Fifty-seven percent of the 1,029 respondents contacted Oct. 7-10 reported that they were prepared to accept rising prices as the United States helps Ukraine fend off the Russian invasion, compared to 58% of June respondents who said the same.
Similarly, 60% of October respondents said they were prepared to pay more for energy as a result of the United States’ support, down 2% from those who said the same in June.
“It is striking that we found no sign of fatigue for supporting Ukraine, despite high energy costs and rising inflation, including among Republicans. This may be partly due to the substantial increase in the number of respondents who say Ukraine is succeeding—and Russia is failing—compared to June,” said Shibley Telhami, the Anwar Sadat Professor for Peace and Development, who co-directs the poll with fellow government and politics Professor Stella Rouse, director of the Center for Democracy and Civic Engagement.

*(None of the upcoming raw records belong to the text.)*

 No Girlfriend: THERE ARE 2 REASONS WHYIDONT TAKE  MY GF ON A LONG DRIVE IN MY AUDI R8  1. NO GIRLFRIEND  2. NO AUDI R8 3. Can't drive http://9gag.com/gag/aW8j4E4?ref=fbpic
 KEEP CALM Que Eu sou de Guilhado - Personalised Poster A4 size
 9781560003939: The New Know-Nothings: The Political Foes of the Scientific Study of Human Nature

As Telhami noted in an analysis in The Washington Post, most Americans remain averse to paying a price in the lives of American troops. However, there the percentage of those who said they are willing to do so rose from 32% in June to 38% in October.
The question related to who is winning the war reflected the largest shift in thinking. Almost half of all Americans surveyed in October (48%) said Russia is failing, whereas 29% of Americans answered the same in June. Relatedly, 43% of October respondents said Ukraine is succeeding, compared to 27% in June.